Siss is on her way through the dark evening to meet Unn. They have been going to school together ever since Unn came to live with her Auntie, but this is the first time they will really have met, conversed, gotten to know one another. They are both eleven. They look alike, but personality-wise they are very different. Siss is the popular girl at school. The leader of the group. Unn has always held herself apart. She has a secret. She will tell Unn what it is, but not tonight.
But Siss is never to learn that secret, she leaves Unn’s house in a rush, overpowered by emotion and not really understanding what is happening. And the following day Unn is embaressed, she doesn’t want to see Siss quite yet so she plays truant and goes to explore a frozen waterfall where winter has created an ice palace. She will never return from there.
This really is one of those novels that you need some guidance with. On a quick surface read it seems not much of a story. Two girls who meet, have a connection, but one goes missing and this has a life-altering effect on the other. And yet life continues on, pretty much unchanged, apart from those directly impacted by Unn’s disappearance.

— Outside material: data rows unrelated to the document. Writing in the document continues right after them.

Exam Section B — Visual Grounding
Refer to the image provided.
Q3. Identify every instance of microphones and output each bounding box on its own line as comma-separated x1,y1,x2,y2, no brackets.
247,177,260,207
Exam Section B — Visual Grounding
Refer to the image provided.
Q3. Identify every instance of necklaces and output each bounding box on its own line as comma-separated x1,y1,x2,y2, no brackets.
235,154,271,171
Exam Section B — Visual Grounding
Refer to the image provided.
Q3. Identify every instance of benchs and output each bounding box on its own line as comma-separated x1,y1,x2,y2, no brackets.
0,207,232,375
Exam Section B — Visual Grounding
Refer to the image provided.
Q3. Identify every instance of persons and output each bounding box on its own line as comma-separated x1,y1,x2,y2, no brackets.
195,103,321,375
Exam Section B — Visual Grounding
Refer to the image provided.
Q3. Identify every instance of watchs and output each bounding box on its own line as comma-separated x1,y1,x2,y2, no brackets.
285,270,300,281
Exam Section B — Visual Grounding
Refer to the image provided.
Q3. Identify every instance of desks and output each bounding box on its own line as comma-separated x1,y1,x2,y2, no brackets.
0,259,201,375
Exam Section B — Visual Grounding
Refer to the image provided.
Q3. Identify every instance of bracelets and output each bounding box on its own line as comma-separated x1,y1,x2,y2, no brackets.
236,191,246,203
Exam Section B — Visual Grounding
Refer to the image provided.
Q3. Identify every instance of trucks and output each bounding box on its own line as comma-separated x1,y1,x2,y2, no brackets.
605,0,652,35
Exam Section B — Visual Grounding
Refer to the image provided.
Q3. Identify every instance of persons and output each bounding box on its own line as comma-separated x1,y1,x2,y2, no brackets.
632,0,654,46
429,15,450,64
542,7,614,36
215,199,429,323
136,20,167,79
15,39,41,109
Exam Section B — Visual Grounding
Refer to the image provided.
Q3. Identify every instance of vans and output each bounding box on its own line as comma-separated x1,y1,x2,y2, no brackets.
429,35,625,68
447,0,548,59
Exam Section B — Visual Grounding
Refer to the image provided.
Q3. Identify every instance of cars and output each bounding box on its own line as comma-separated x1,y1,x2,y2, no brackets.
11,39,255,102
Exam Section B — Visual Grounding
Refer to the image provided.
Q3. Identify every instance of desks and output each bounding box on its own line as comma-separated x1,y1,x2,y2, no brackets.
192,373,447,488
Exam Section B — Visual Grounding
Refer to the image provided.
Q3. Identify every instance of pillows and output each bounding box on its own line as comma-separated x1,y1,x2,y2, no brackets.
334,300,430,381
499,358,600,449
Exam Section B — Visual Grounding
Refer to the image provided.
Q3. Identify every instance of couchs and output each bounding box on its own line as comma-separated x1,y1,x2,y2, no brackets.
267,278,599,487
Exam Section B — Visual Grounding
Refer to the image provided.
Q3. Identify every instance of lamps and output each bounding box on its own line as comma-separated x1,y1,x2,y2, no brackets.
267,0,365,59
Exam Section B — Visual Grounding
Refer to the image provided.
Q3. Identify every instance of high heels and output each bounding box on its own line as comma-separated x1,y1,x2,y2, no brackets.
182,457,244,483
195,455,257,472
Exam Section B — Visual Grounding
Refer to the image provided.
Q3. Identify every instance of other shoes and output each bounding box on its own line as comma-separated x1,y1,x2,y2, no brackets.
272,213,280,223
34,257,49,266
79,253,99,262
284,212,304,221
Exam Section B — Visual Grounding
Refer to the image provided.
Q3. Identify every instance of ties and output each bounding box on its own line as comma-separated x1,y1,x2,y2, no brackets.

It is beautifully told. I kept reading because it was a beautiful piece of fiction. That horrible word, lyrical, might be used. And it is deceptively simple. Because it isn’t *just* about a missing child. It is about childhood itself. About when everything was new and exciting. But you were also isolated and alone because your parents might try but they never really understood anything. How could they!?
And of course it is a novel about how the world just continues on. Personal tragedy has no impact on winter. The world is larger than humanity.
Or at least that’s how I am reading it at the moment. There is plenty more I hope the lectures I’m about to watch pick up on; light and dark, secrets, promises, death, and so much more.
I’m not sure I ever will reread this one, but it is a book I feel would certainly reward a second, third and possibly more, readings.